* Excerpt to read *

Snapshot Compression

Advanced techniques for optimizing bandwidth

Posted by Glenn Fiedler on Sunday, January 4, 2015

Introduction

Hi, I’m Glenn Fiedler and welcome to Networked Physics.

In the previous article we sent snapshots of the entire simulation 10 times per-second over the network and interpolated between them to reconstruct a view of the simulation on the other side.

The problem with a low snapshot rate is that interpolation between snapshots adds interpolation delay on top of network latency. At 10 snapshots per-second, the minimum interpolation delay is 100ms, and a more practical minimum considering network jitter is 150ms. If protection against one or two lost packets in a row is desired, this blows out to 250ms or 350ms.

This is not an acceptable amount of delay for most games, but when the physics simulation is as unpredictable as ours, the only way to reduce it is to increase the packet send rate. Unfortunately, increasing the send rate also increases bandwidth. So what we’re going to do in this article is work through every possible bandwidth optimization (that I can think of at least) until we get bandwidth under control.

Our target bandwidth is 256 kilobits per-second.

Starting Point @ 60HZ

Life is rarely easy, and the life of a network programmer, even less so. As network programmers we’re often tasked with the impossible, so in that spirit, let’s increase the snapshot send rate from 10 to 60 snapshots per-second and see exactly how far away we are from our target bandwidth.

o_O

That’s a LOT of bandwidth: 17.37 megabits per-second!.

Let’s break it down and see where all the bandwidth is going.

Here’s the state sent per-cube in the snapshot:

    struct CubeState
    {
        bool interacting;
        vec3f position;
        vec3f linear_velocity;
        quat4f orientation;
    };

And here’s the size of each field sent over the network, uncompressed:

  • quat orientation: 128 bits
  • vec3 linear_velocity: 96 bits
  • vec3 position: 96 bits
  • bool interacting: 1 bit

This gives a total of 321 bits bits per-cube (or 40.125 bytes per-cube).

Stored items from a collection
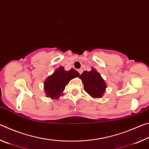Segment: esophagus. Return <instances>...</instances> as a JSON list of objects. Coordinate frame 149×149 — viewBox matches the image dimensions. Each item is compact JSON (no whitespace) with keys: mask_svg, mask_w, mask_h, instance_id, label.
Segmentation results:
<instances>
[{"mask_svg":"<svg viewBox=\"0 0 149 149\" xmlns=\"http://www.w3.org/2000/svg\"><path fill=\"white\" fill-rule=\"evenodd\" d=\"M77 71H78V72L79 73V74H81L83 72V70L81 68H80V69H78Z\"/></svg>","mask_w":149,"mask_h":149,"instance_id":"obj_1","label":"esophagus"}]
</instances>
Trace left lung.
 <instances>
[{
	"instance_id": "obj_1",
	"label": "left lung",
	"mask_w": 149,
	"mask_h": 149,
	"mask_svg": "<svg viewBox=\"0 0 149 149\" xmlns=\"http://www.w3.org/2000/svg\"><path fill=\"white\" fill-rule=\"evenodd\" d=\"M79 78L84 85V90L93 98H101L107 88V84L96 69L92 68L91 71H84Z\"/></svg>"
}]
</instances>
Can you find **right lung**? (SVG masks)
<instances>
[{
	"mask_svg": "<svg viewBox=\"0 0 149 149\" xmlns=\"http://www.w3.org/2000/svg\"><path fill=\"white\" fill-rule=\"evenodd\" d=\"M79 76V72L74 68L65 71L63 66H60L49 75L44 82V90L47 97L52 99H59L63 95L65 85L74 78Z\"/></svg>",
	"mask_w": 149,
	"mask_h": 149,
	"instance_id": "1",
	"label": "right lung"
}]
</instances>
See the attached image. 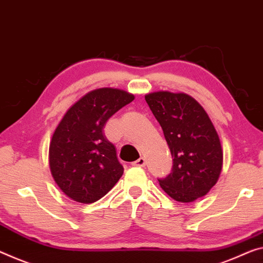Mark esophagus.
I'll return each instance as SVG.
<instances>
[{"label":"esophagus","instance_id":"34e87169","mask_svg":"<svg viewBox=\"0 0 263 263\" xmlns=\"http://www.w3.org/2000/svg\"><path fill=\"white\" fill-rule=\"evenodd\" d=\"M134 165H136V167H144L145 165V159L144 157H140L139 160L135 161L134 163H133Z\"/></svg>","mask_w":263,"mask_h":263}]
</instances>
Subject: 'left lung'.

* The tasks *
1 > What target bandwidth does the snapshot compression article set?
2 > List every field the snapshot compression article says is sent per cube, with its uncompressed size.
3 > Turn the paragraph of the snapshot compression article beginning "The problem with a low snapshot rate" into a short bulleted list that keeps its main facts.

* Solved tasks *
1 > 256 kilobits per second.

2 >
- quat orientation: 128 bits
- vec3 linear_velocity: 96 bits
- vec3 position: 96 bits
- bool interacting: 1 bit

3 >
- Interpolating between snapshots adds delay on top of network latency.
- At 10 snapshots per second, the minimum interpolation delay is 100ms.
- Allowing for network jitter, a more practical minimum is 150ms.
- Protecting against one or two lost packets in a row raises this to 250ms or 350ms.